Fala-se muito dos médicos e dos estudantes de Medicina. Sempre fomos acusados de não termos uma vocação verdadeira, de termos uma motivação económica por detrás das nossas escolhas. E sempre nos foi exigido que fôssemos infalíveis.
Entendo esta última. Toda a gente reconhece que se, por exemplo, uma costureira cometer um erro ao coser um vestido, as consequências serão muito menos graves (pelo menos para a maioria das pessoas), do que se for um médico a cometer um erro ao suturar um doente.

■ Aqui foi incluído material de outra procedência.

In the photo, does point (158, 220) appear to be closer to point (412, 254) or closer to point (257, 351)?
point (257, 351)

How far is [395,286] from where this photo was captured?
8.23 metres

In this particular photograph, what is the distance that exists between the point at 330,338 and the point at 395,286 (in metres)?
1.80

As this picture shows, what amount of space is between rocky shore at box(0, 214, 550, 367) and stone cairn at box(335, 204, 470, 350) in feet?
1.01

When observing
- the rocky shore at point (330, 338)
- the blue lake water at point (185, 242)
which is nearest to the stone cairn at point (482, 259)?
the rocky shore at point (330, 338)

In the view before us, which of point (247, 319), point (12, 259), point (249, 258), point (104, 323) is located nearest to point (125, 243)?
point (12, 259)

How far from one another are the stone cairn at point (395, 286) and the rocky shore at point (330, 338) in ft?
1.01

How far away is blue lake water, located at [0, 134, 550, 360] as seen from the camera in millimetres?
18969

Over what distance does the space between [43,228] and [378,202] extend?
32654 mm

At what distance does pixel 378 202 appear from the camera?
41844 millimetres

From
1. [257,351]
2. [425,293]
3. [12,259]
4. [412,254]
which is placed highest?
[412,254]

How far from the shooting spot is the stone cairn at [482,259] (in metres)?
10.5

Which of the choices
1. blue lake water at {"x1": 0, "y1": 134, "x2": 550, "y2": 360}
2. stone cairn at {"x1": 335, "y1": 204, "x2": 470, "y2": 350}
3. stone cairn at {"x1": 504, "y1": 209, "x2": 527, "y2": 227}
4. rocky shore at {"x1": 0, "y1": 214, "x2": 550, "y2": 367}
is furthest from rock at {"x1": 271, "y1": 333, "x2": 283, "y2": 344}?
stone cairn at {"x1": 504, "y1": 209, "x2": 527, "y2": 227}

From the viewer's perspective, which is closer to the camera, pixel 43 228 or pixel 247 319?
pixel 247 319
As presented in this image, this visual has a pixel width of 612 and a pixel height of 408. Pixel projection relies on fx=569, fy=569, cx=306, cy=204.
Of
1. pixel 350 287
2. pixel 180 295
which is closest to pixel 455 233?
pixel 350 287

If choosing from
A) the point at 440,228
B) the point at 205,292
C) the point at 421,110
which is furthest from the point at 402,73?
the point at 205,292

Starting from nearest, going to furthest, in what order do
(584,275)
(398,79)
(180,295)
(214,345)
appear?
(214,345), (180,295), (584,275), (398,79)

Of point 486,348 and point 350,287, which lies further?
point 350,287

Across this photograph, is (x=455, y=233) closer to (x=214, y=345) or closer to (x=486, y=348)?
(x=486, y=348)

Mas, mais recentemente, além de sermos acusados de não querermos trabalhar (claro que uma pessoa que não quer trabalhar escolhe de imediato o curso com a média de entrada mais alta e o único com três provas de ingresso, naturalmente), somos acusados de não termos vida e, mais grave ainda, de não nos interessarmos por nada.
Gostava de dizer a todas estas pessoas que acho que temos vidas fantásticas. Por várias razões, mas por nenhuma das que possam calcular. É preciso estar em Medicina para entender quem se dedica a isto.
Em primeiro lugar, e como me ensinou alguém que já era médica antes de eu nascer: "Nós temos o privilégio de conhecer o nosso suporte... Onde as pessoas vêem um idoso que treme, nós vemos um doente de Parkinson". Mais do que um privilégio, isso é uma honra e uma responsabilidade, uma que os meus colegas que já são médicos aceitaram, e que nós, estudantes, aceitaremos um dia, porque o nosso primeiro interesse — para quem diz que não temos nenhum — são as pessoas. Conheço estudantes de Medicina que interromperam os seus estudos para ajudar refugiados naquelas fronteiras que nós só vemos na televisão enquanto jantamos descansadamente.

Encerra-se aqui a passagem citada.